To minimize this conflation and thus to deflate that strategy more thoroughly, it might be better to coin a new term for the new antisemitism. Judea Pearl has suggested to this end the term “Zionophobia.” A major point of the current paper, then, is that Zionophobia is just as objectionable as any other form of bias or racism, even if it targets only a subset of Jews.
“I don’t hate Jews,” the Zionophobe says. “Just Zionists.”[7]
Just, in other words, those Jews whose Jewishness entails standing up for the dignity and rights of Jews, and of the Jewish collective.[8]
So if a person’s “A-1 Jews” are only those who do not identify with the Jews, who do not identify or affiliate with a particularist Jewish history or religion, or who are not interested in standing up for the rights of Jews—then that person, the Zionophobe, may be an antisemite after all.[9]
[1] On some zero-sum readings it would, for example if being “for the Palestinians” entails demanding a Palestinian Arab state encompassing all the land that Israel currently occupies while being “for the Jews” entails preserving at least the current State of Israel (or vice versa, mutatis mutandis).
[2] For one recent example, see “Journeying to Hebron to Take Jewish Stand Against Israeli Occupation.” Similarly, consider Judith Butler’s 2012 response to widespread objections to the city of Frankfurt’s awarding her its Adorno prize for contributions to philosophy, where she emphasizes the “diasporic” values of Judaism in support of social justice, tikkun olam, etc.
[3] The “universal ethics” approach just as readily supports the Zionist cause of course, but I shall grant the point for the moment.
[4] Interestingly the passage is framed in terms of expelling the previous inhabitants of the land, the Canaanites. So the very same Biblical text that endorses universal ethics also endorses Jewish priority to the land. For the record, I am not arguing for contemporary Jewish sovereignty over the land on the basis of the Bible; I am merely pointing out the problem of selectively invoking the Bible, or Jewish tradition in general, in order to support anti-Israel activism.
[5] There is clearly more to say about “Social Justice Jews,” and it is difficult to generalize because they exist in so many different forms and degrees. But what I am trying to suggest (in short) is that individuals who are truly as much “for the Jews” as they are “for the Palestinians,” even if they derive their support for the Palestinians from their Jewishness (as just described), are unlikely to be “anti-Israel” in the 3-D way in question in this essay.
[6] Edward Alexander’s “Israelis Against Themselves: The Intellectual Origins of Oslo and Intifada II” is must reading here (in Jews Against Themselves, ch. 12).

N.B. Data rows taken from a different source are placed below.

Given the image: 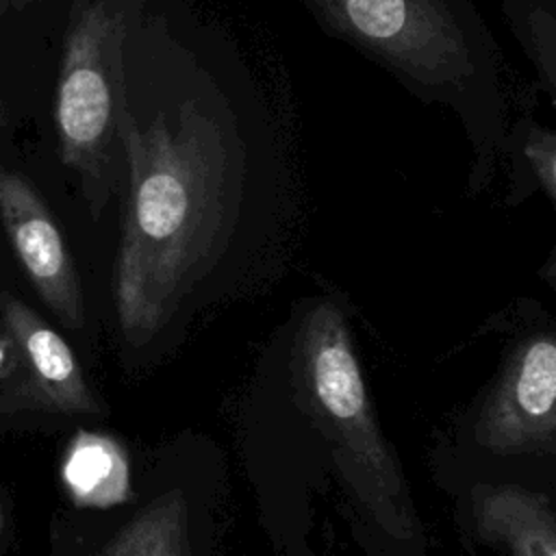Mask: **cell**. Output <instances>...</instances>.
<instances>
[{
  "label": "cell",
  "mask_w": 556,
  "mask_h": 556,
  "mask_svg": "<svg viewBox=\"0 0 556 556\" xmlns=\"http://www.w3.org/2000/svg\"><path fill=\"white\" fill-rule=\"evenodd\" d=\"M126 189L113 298L124 339H156L265 191L269 141L226 43L182 0H143L122 50Z\"/></svg>",
  "instance_id": "cell-1"
},
{
  "label": "cell",
  "mask_w": 556,
  "mask_h": 556,
  "mask_svg": "<svg viewBox=\"0 0 556 556\" xmlns=\"http://www.w3.org/2000/svg\"><path fill=\"white\" fill-rule=\"evenodd\" d=\"M72 0H0V33L11 35L7 52H11L0 74V100L7 96L22 52V35H26V83L43 65L39 52H46L61 35Z\"/></svg>",
  "instance_id": "cell-10"
},
{
  "label": "cell",
  "mask_w": 556,
  "mask_h": 556,
  "mask_svg": "<svg viewBox=\"0 0 556 556\" xmlns=\"http://www.w3.org/2000/svg\"><path fill=\"white\" fill-rule=\"evenodd\" d=\"M98 556H191L189 510L182 493L169 491L150 500Z\"/></svg>",
  "instance_id": "cell-9"
},
{
  "label": "cell",
  "mask_w": 556,
  "mask_h": 556,
  "mask_svg": "<svg viewBox=\"0 0 556 556\" xmlns=\"http://www.w3.org/2000/svg\"><path fill=\"white\" fill-rule=\"evenodd\" d=\"M0 326L22 358V387L48 410L98 413V402L70 345L20 298L0 293Z\"/></svg>",
  "instance_id": "cell-6"
},
{
  "label": "cell",
  "mask_w": 556,
  "mask_h": 556,
  "mask_svg": "<svg viewBox=\"0 0 556 556\" xmlns=\"http://www.w3.org/2000/svg\"><path fill=\"white\" fill-rule=\"evenodd\" d=\"M339 13L371 41L391 50H417L428 46L426 35H437L426 7L415 0H337Z\"/></svg>",
  "instance_id": "cell-11"
},
{
  "label": "cell",
  "mask_w": 556,
  "mask_h": 556,
  "mask_svg": "<svg viewBox=\"0 0 556 556\" xmlns=\"http://www.w3.org/2000/svg\"><path fill=\"white\" fill-rule=\"evenodd\" d=\"M478 534L506 556H556V508L521 486H482L473 495Z\"/></svg>",
  "instance_id": "cell-7"
},
{
  "label": "cell",
  "mask_w": 556,
  "mask_h": 556,
  "mask_svg": "<svg viewBox=\"0 0 556 556\" xmlns=\"http://www.w3.org/2000/svg\"><path fill=\"white\" fill-rule=\"evenodd\" d=\"M143 0H72L50 54L35 148L78 191L91 219L126 189V33Z\"/></svg>",
  "instance_id": "cell-2"
},
{
  "label": "cell",
  "mask_w": 556,
  "mask_h": 556,
  "mask_svg": "<svg viewBox=\"0 0 556 556\" xmlns=\"http://www.w3.org/2000/svg\"><path fill=\"white\" fill-rule=\"evenodd\" d=\"M48 163L0 126V228L43 304L70 328L85 321L83 293L59 215L43 189Z\"/></svg>",
  "instance_id": "cell-4"
},
{
  "label": "cell",
  "mask_w": 556,
  "mask_h": 556,
  "mask_svg": "<svg viewBox=\"0 0 556 556\" xmlns=\"http://www.w3.org/2000/svg\"><path fill=\"white\" fill-rule=\"evenodd\" d=\"M63 478L83 506H111L130 497L128 463L119 445L102 434H76L65 456Z\"/></svg>",
  "instance_id": "cell-8"
},
{
  "label": "cell",
  "mask_w": 556,
  "mask_h": 556,
  "mask_svg": "<svg viewBox=\"0 0 556 556\" xmlns=\"http://www.w3.org/2000/svg\"><path fill=\"white\" fill-rule=\"evenodd\" d=\"M476 437L495 454L556 452V330L515 343L482 402Z\"/></svg>",
  "instance_id": "cell-5"
},
{
  "label": "cell",
  "mask_w": 556,
  "mask_h": 556,
  "mask_svg": "<svg viewBox=\"0 0 556 556\" xmlns=\"http://www.w3.org/2000/svg\"><path fill=\"white\" fill-rule=\"evenodd\" d=\"M530 154L534 159V165H536L541 178L545 180L547 189L552 191V195L556 200V137L547 135L543 139H536L534 146L530 148ZM547 274H549V280L556 285V258L547 267Z\"/></svg>",
  "instance_id": "cell-12"
},
{
  "label": "cell",
  "mask_w": 556,
  "mask_h": 556,
  "mask_svg": "<svg viewBox=\"0 0 556 556\" xmlns=\"http://www.w3.org/2000/svg\"><path fill=\"white\" fill-rule=\"evenodd\" d=\"M295 382L313 424L374 523L400 543L419 536V519L384 439L341 308L315 304L295 339Z\"/></svg>",
  "instance_id": "cell-3"
}]
</instances>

[7] Note that the student at McGill University in Canada who came under fire for tweeting, “punch a zionist today,” subsequently clarified that he was not antisemitic because he was targeting only Zionists, not Jews.
[8] It is worth stating explicitly in case it is not clear: this essay does not presume that being a Zionist entails denying the rights of other peoples, including Palestinians. The target of this essay is those forms of anti-Israelism that, in fitting the 3-D description, essentially deny the same rights to Jews that it demands for Palestinians.
[9] Thanks to Gerald Steinberg, Yisrael Medad, Phyllis Chesler, Ziva Dahl, Miriam Elman, Petra Marquardt-Bigman, Ze’ev Maghen, and Elihu Stone for helpful comments on an earlier draft. Thanks also to Clemens Heni for a number of useful references. This essay is a revised and much expanded version of an essay that appeared earlier here.